(Dataset items)

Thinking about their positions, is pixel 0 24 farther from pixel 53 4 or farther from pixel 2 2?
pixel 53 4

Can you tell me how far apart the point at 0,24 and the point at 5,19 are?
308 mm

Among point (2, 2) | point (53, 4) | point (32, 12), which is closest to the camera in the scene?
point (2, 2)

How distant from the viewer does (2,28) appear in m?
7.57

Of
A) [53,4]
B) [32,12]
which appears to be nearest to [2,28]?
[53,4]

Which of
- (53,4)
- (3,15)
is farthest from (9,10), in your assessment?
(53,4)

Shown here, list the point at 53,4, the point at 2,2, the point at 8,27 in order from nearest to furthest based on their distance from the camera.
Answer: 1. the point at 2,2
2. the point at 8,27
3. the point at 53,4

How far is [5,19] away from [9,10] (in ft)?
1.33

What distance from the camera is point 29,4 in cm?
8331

__BRIEF__
Copy the lines word for word, starting at the line that contains "How far is [5,19] away from [9,10] (in ft)?" and ending at the last line of the items.

__WRITTEN RESPONSE__
How far is [5,19] away from [9,10] (in ft)?
1.33

What distance from the camera is point 29,4 in cm?
8331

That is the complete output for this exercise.